Youth workers in Belfast have called for greater focus on helping young people, rather than demonising them for incidents over the summer.

Those who work on the front line with young people at risk of being drawn into sectarianism and criminality say greater funding, understanding and patience is needed.

Stephen Hughes works at St Peter's Immaculata Youth Centre in Divis, where they've worked for two years to do away with August bonfires.

Read more: Youth worker calls for more funding for Belfast's young people

The building is due to be torn down next year and rebuilt so that it better serves its purpose, but despite budget cuts and wear and tear, those at its heart remain more committed than ever to fostering good relations.
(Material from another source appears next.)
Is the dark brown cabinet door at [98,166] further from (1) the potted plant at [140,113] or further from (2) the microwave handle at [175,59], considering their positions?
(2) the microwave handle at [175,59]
Stephen says the greatest answer to solving problems between communities that have seen tensions rise in recent months lies in something very simple.

"The main thing for us is for the kids to make a friend - all the history stuff is good and important, but making a friend from a different community is more important than any of that," he told Belfast Live.

"I know people who have thanked me for doing this sort of work because years down the line, they've got friends on the other side of that peace wall and that's what we need."

Sitting in on an evaluation after the young teenagers have finished up a three-times a week work programme helping to clean up alleyways, gardens and community spots over the summer, Belfast Live is given an insight into how the group works.

There is room for the young people to challenge Stephen as he asks how they feel about the move away from bonfires to community work, with Stephen saying it's important everyone has a voice and room to use it.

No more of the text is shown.